Vor allem die Ohrmuschel wächst im Alter — ähnlich wie die Nase — noch weiter. Aber auch der Gehörgang kann sich verändern. Zum Beispiel kann er durch starke Gewichtsab- oder zunahme schmaler oder breiter werden.
Meist sind das linke und rechte Ohr nicht identisch. Vor allem die Verläufe, Dicken und Höhen der beiden Gehörgänge sind in der Regel unterschiedlich und können sich extrem voneinander unterscheiden.

Gehörschutz

Schlafschutz

Kennen Sie ihn auch, den sägenden Schlafpartner, der Ihnen die wohlverdiente Ruhe stört?
Genau für solche Fälle ist dieser spezifische Gehörschutz gedacht. Er wird aus besonders weichem Silikon individuell maßgefertigt und kann sowohl ganz klein, als auch in Gehörgangsform gefertigt werden.

Sonstiges

(Maß‑)Otoplastik/​Ohrstück

Mehrfarbige Acryl-Spangenotoplastik

Maßotoplastiken — oder auch nur Otoplastik, SE (Secret Ear) — sind individuell maßgefertigte Ohrstücke.
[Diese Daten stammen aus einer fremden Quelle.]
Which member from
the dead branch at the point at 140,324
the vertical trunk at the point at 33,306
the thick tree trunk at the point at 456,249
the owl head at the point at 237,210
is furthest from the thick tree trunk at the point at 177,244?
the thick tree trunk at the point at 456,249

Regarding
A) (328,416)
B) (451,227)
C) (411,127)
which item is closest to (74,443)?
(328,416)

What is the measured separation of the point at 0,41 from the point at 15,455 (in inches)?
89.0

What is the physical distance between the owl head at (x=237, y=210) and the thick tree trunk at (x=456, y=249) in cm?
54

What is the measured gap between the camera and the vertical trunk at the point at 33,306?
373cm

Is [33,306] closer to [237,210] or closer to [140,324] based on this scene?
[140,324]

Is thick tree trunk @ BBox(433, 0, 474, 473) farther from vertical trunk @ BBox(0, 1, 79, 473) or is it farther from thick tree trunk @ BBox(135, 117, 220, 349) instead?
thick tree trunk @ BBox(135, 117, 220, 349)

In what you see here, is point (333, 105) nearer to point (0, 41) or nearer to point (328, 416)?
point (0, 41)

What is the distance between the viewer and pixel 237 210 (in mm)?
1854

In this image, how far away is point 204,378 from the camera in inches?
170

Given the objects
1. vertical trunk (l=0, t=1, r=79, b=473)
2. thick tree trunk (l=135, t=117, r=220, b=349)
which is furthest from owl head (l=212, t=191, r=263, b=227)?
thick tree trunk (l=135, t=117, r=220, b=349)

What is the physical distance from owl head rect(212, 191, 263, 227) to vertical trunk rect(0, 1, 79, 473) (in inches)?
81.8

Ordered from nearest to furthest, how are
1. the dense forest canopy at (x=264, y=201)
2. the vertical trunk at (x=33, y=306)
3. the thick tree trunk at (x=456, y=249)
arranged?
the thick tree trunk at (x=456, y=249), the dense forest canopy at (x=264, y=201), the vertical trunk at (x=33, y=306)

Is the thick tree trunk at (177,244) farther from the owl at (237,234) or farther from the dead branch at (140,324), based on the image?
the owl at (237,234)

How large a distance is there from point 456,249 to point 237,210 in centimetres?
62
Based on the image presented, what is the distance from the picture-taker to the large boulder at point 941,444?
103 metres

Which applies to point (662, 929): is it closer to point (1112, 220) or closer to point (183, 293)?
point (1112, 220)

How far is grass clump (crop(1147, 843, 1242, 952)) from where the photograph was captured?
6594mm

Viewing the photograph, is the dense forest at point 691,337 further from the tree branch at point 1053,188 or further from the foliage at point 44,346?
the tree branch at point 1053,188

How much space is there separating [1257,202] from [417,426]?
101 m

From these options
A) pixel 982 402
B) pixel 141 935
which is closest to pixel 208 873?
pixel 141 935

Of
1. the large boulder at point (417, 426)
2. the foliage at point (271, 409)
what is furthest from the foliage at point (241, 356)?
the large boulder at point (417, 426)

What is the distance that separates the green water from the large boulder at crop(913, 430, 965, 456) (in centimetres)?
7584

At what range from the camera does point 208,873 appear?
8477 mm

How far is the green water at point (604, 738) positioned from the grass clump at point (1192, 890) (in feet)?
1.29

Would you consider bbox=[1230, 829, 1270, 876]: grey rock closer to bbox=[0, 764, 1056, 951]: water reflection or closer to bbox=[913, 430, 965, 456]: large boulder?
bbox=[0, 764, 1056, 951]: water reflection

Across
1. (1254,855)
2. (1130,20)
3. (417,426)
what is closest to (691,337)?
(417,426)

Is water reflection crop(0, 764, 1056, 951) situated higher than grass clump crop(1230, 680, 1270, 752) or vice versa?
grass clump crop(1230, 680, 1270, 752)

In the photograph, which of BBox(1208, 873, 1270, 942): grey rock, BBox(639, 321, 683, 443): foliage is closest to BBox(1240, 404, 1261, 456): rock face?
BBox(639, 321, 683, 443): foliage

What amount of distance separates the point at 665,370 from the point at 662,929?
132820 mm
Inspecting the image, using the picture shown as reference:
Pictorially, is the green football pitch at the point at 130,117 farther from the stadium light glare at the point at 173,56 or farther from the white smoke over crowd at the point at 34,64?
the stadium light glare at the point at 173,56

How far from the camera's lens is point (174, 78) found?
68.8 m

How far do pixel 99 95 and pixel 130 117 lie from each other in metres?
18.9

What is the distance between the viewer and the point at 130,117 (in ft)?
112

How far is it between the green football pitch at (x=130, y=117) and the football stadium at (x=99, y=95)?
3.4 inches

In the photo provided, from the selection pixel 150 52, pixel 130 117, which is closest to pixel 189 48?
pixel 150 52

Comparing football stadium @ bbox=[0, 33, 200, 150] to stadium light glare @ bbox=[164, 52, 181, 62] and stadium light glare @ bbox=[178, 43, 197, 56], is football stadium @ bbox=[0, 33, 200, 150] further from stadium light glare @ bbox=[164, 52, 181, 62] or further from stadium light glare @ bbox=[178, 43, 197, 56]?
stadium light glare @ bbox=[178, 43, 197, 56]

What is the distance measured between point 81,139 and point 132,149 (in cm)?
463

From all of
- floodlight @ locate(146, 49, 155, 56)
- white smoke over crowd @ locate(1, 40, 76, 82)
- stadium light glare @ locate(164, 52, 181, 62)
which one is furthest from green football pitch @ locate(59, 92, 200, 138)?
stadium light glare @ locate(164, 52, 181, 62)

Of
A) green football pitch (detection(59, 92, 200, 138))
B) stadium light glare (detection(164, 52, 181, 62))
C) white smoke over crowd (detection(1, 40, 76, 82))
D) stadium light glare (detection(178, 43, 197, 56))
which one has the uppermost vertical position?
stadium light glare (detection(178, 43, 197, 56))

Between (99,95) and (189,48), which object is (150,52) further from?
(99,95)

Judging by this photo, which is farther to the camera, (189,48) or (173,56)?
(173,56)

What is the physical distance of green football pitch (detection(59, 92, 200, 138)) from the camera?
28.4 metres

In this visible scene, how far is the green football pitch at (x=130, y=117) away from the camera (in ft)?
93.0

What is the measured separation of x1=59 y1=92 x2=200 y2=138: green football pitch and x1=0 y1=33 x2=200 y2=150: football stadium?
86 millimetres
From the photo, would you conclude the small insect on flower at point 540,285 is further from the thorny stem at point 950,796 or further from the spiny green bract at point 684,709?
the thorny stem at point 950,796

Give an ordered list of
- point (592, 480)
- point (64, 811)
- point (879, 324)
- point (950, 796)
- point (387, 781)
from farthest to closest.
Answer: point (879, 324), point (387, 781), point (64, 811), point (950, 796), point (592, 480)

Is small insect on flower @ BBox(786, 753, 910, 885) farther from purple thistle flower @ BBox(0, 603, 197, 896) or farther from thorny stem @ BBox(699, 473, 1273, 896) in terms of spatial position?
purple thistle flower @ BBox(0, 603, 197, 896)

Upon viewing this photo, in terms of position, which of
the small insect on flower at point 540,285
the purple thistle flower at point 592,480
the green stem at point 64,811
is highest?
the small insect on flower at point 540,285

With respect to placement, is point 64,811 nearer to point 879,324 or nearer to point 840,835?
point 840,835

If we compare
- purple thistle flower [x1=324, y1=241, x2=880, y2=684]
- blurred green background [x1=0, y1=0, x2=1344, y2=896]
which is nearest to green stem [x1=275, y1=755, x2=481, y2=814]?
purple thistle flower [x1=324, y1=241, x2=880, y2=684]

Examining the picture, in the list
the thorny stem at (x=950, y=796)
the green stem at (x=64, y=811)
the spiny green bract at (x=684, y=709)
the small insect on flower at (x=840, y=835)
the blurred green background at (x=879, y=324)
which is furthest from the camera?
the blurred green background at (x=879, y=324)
Sie ersetzen universell einsetzbare Schirmchen oder so genannte »80%-Otoplastiken«.
Um eine solche Maßfertigung herstellen zu können, ist eine Abformung des Ohres notwendig. Hierzu wird eine Silikonmasse in den Gehörgang gegeben, die nach wenigen Minuten vollständig ausgehärtet ist und herausgeholt werden kann.
Alternativ zur Silikonmasse kann auch ein 3D-Scanverfahren angewendet werden, welches völlig druck- und kontaktlos ist. Ist der Abdruck genau genug, wird dieser von einem Otoplastiklabor als Vorlage zur Herstellung der Otoplastik verwendet.
Diese passen dann wie ein Schlüssel zu ihrem Schloss. So wird ein perfekter Sitz, eine gute Abdichtung und ein oftmals besseres Hörverstehen gewährleistet.

3D-Abformscanner

Der 3D-Scanner ist ein technisches Hilfsmittel, mit dem die Ohren kontakt- und drucklos abgeformt werden können. Dieser Abdruck ist zur Herstellung von Im-Ohr-Systemen (IdO), maßgefertigten Otoplastiken und maßgefertigtem Gehörschutz nötig.

Verordnung

Eine Verordnung ist ein Rezept für Hörhilfen. Wird manchmal auch als Muster 15 bezeichnet.